Six Reasons Why Israel Became Important to US
The United States’ official position on Israel has been one of ‘unconditional’ support for the Jewish state, earning the superpower criticism from numerous quarters. The US has provided Israel with advanced weapons and supported it in times of conflict with the Arab world.
The Soviet Union threat:
In the 1950s, during the Cold War the Soviet Union, under the leadership of Khrushchev, had abandoned its traditional line of treating all non-communists as enemies and started befriending non-communist states as a state policy against western super powers. The Soviet Union also wanted its non-communist allies to purchase weapons from it. This alarmed the US’ foreign and defense policy architects as it endangered U.S’ influence and strategic power in the ‘Near East’.
Gamal Abdul Nasser’s defiance:
Egypt was one of the major powers in the Middle East and a useful ally for the US. The Middle East Defense Organization (MEDO) was even to be centered around Egypt. A US National Security Council directive of March 1953 called Egypt the “key” to the Near East and advised Washington to “develop Egypt as a point of strength”. But Gamal Abdul Nasser refused to fully comply with US interests unless his country was given a dominant position in the region and the weapons it wanted. Nasser also demanded territorial expansion in southern Israel. These demands were considered harmful to the US’ relations with the United Kingdom, France (who were imperial powers in the region) and Israel. Egypt had also fought wars with Israel previously and the US congress made sure that it did not sell any further weapons to Nasser in case of another Egypt-Israel conflict.
According to some reports, the CIA offered Nasser a $3 million bribe to join the proposed Middle East Defense Organization. Nasser took the money, but then refused to join.

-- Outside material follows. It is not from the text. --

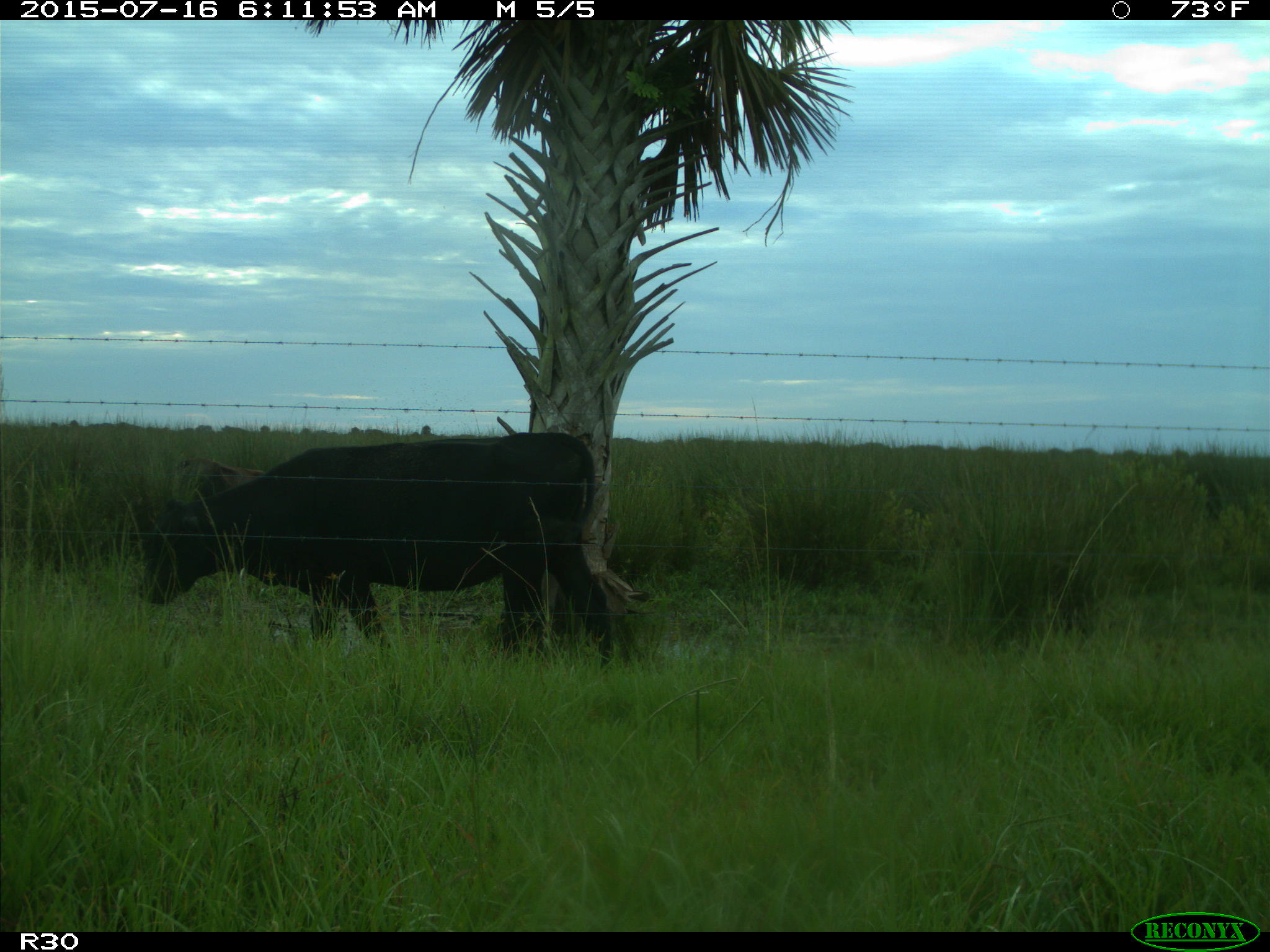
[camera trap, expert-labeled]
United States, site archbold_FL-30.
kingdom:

Gamal Abdul Nasser’s growing relations with Soviets:
After the Eisenhower administration failed to meet the ‘beyond idealistic’ political aspirations of Gamal Abdul Nasser and calm down the growing hostility between Egypt and Britain, Nasser tried to benefit from the new Soviet policy of giving arms to anti-Western non-communist states. This, he thought, would convince Eisenhower to concede to his demands.

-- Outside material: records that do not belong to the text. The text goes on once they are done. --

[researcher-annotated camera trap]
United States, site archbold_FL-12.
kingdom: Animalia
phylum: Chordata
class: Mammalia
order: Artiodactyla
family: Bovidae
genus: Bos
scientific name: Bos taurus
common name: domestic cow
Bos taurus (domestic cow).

The Chinese Premier Zhou Enlai recommended that Khrushchev treat Nasser as a potential ally. Zhou described Nasser to Khrushchev as a young nationalist, who though not a Communist, could do much damage to Western interests in the Middle East, if used correctly.
Marshal Josip Broz Tito of Yugoslavia, also told Khrushchev in a 1955 meeting that “Nasser was a young man without much political experience, but if we give him the benefit of the doubt, we might be able to exert a beneficial influence on him, both for the sake of the Communist movement, and … the Egyptian people”.
Replacing Britain with Soviets:
Traditionally, most of the equipment in the Egyptian military had come from Britain, but Nasser’s desire to break British influence in Egypt meant that he was in desperate need of a new source of weapons. Nasser had first broached the subject of buying weapons from the Soviet Union in 1954.
He also began to align Egypt with the kingdom of Saudi Arabia—whose rulers were hereditary enemies of the Hashemites—in an effort to frustrate British efforts to draw Syria, Jordan and Lebanon into the orbit of the Baghdad Pact. Nasser struck a further blow against Britain by negotiating an arms deal with communist Czechoslovakia in September 1955 thereby ending Egypt’s reliance on Western arms.
Secretary Dulles urged Nasser to set aside his differences with Britain to focus on countering the Soviet Union. Dulles suggested that Nasser negotiate a deal that would see Egypt assume sovereignty over the Canal zone base, but then allow the British to have “technical control” in the same way that Ford auto company provided parts and training to its Egyptian dealers.
Rising anti-western sentiment in the region and the Baghdad July Revolution:
Dulles suggested that Nasser negotiate a deal that would see Egypt assume sovereignty over the Canal zone base, but then allow the British to have “technical control”.
After he returned to Washington, Dulles advised Eisenhower that the Arab states believed “the United States will back the new state of Israel in aggressive expansion. Our basic political problem … is to improve the Moslem states’ attitudes towards Western democracies because our prestige in that area had been in constant decline ever since the war”.
A rising tide of strong anti-Western sentiment began sweeping the Arab world, which was further reinforced by a resurgent wave of Arab nationalism. The pro-western Hashemite kingdom of Baghdad was also overthrown in the July Revolution and was replaced by a pan-Arab regime of Abdul Karim Qasim.
The Jordanian Factor and the US’ eventual failure to form an alliance:
Arab states and Israel had seemed more interested in fighting each other than in uniting against the Soviet Union. The Secretary of State, John Foster Dulles found, much to his astonishment, that the Arab states were “more fearful of Zionism than of the Communists”.
The pro-western Hashemite Kingdom of Jordan of 1950s was the main factor that led the U.S to recognize Israel as an asset and a tool against the Syrian and Egyptian threat to the western regional influence [Hashemite Kingdom of Jordan]. In this case, Israel was the sole guardian of American interests in the region for the defense of few remaining pro-western powers in the region.
After the failure, the U.S changed it’s foreign policy and made Israel a “power-balancer” in the region. As the last remaining pro-western Hashemite kingdom of Jordan was being pressurized by Egypt under the leadership of Gamal Abdul Nasser, Israel was made the protector and guardian of the Jordanian monarch, King Hussein bin Talal.
After Israel became the guardian of western interests in the region, new arms deals were made between Washington and Tel Aviv. The US decided to supply the besieged Jordanian monarch with new weapon systems (such as the M-48A Patton tank in 1965 and the F-104 interceptor in 1966) as a means of ensuring his political survival and continued adherence to a pro-Western orientation. This compelled American decision-makers to compensate Israel in kind for any shipment of arms to Amman.
The threat to the very existence of the Hashemite Kingdom provided the Eisenhower administration with concrete and empirical proof of Israel’s usefulness to the defense of the West by virtue of the measures that were taken by Israel in order to prevent the collapse of the embattled Jordanian regime.